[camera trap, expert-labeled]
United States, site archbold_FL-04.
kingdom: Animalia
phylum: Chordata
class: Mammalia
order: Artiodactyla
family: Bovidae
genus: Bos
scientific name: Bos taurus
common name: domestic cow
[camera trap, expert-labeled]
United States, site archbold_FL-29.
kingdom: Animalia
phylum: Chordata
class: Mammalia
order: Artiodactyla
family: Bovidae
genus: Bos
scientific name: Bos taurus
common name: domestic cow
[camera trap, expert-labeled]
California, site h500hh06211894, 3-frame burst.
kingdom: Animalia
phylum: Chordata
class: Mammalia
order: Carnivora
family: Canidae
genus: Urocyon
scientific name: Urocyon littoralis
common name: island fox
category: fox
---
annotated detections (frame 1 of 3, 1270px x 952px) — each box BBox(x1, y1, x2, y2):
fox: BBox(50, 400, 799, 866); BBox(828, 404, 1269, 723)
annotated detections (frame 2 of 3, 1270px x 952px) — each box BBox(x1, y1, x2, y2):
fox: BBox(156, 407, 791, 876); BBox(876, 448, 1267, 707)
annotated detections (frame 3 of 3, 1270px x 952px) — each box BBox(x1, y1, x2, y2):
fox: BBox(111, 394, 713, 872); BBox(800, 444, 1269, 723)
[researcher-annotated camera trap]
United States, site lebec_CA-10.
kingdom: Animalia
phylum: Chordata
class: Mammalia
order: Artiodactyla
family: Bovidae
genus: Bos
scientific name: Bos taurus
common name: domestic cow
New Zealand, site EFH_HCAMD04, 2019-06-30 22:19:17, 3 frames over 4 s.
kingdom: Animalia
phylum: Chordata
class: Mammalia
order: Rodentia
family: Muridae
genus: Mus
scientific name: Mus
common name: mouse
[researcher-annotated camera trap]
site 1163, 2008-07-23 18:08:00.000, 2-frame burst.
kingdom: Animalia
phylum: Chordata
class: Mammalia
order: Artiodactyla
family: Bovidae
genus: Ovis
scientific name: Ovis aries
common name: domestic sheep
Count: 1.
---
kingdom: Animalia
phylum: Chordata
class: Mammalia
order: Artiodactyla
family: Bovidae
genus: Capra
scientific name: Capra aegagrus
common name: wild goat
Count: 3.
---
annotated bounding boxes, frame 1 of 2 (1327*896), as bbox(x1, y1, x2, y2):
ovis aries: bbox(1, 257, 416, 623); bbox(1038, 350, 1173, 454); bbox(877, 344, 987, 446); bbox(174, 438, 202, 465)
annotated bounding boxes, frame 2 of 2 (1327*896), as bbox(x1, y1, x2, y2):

Work to complete: Return the listing verbatim.

Result of the exercise:
[camera trap, expert-labeled]
United States, site archbold_FL-04.
kingdom: Animalia
phylum: Chordata
class: Mammalia
order: Artiodactyla
family: Bovidae
genus: Bos
scientific name: Bos taurus
common name: domestic cow
[camera trap, expert-labeled]
United States, site archbold_FL-29.
kingdom: Animalia
phylum: Chordata
class: Mammalia
order: Artiodactyla
family: Bovidae
genus: Bos
scientific name: Bos taurus
common name: domestic cow
[camera trap, expert-labeled]
California, site h500hh06211894, 3-frame burst.
kingdom: Animalia
phylum: Chordata
class: Mammalia
order: Carnivora
family: Canidae
genus: Urocyon
scientific name: Urocyon littoralis
common name: island fox
category: fox
---
annotated detections (frame 1 of 3, 1270px x 952px) — each box BBox(x1, y1, x2, y2):
fox: BBox(50, 400, 799, 866); BBox(828, 404, 1269, 723)
annotated detections (frame 2 of 3, 1270px x 952px) — each box BBox(x1, y1, x2, y2):
fox: BBox(156, 407, 791, 876); BBox(876, 448, 1267, 707)
annotated detections (frame 3 of 3, 1270px x 952px) — each box BBox(x1, y1, x2, y2):
fox: BBox(111, 394, 713, 872); BBox(800, 444, 1269, 723)
[researcher-annotated camera trap]
United States, site lebec_CA-10.
kingdom: Animalia
phylum: Chordata
class: Mammalia
order: Artiodactyla
family: Bovidae
genus: Bos
scientific name: Bos taurus
common name: domestic cow
New Zealand, site EFH_HCAMD04, 2019-06-30 22:19:17, 3 frames over 4 s.
kingdom: Animalia
phylum: Chordata
class: Mammalia
order: Rodentia
family: Muridae
genus: Mus
scientific name: Mus
common name: mouse
[researcher-annotated camera trap]
site 1163, 2008-07-23 18:08:00.000, 2-frame burst.
kingdom: Animalia
phylum: Chordata
class: Mammalia
order: Artiodactyla
family: Bovidae
genus: Ovis
scientific name: Ovis aries
common name: domestic sheep
Count: 1.
---
kingdom: Animalia
phylum: Chordata
class: Mammalia
order: Artiodactyla
family: Bovidae
genus: Capra
scientific name: Capra aegagrus
common name: wild goat
Count: 3.
---
annotated bounding boxes, frame 1 of 2 (1327*896), as bbox(x1, y1, x2, y2):
ovis aries: bbox(1, 257, 416, 623); bbox(1038, 350, 1173, 454); bbox(877, 344, 987, 446); bbox(174, 438, 202, 465)
annotated bounding boxes, frame 2 of 2 (1327*896), as bbox(x1, y1, x2, y2):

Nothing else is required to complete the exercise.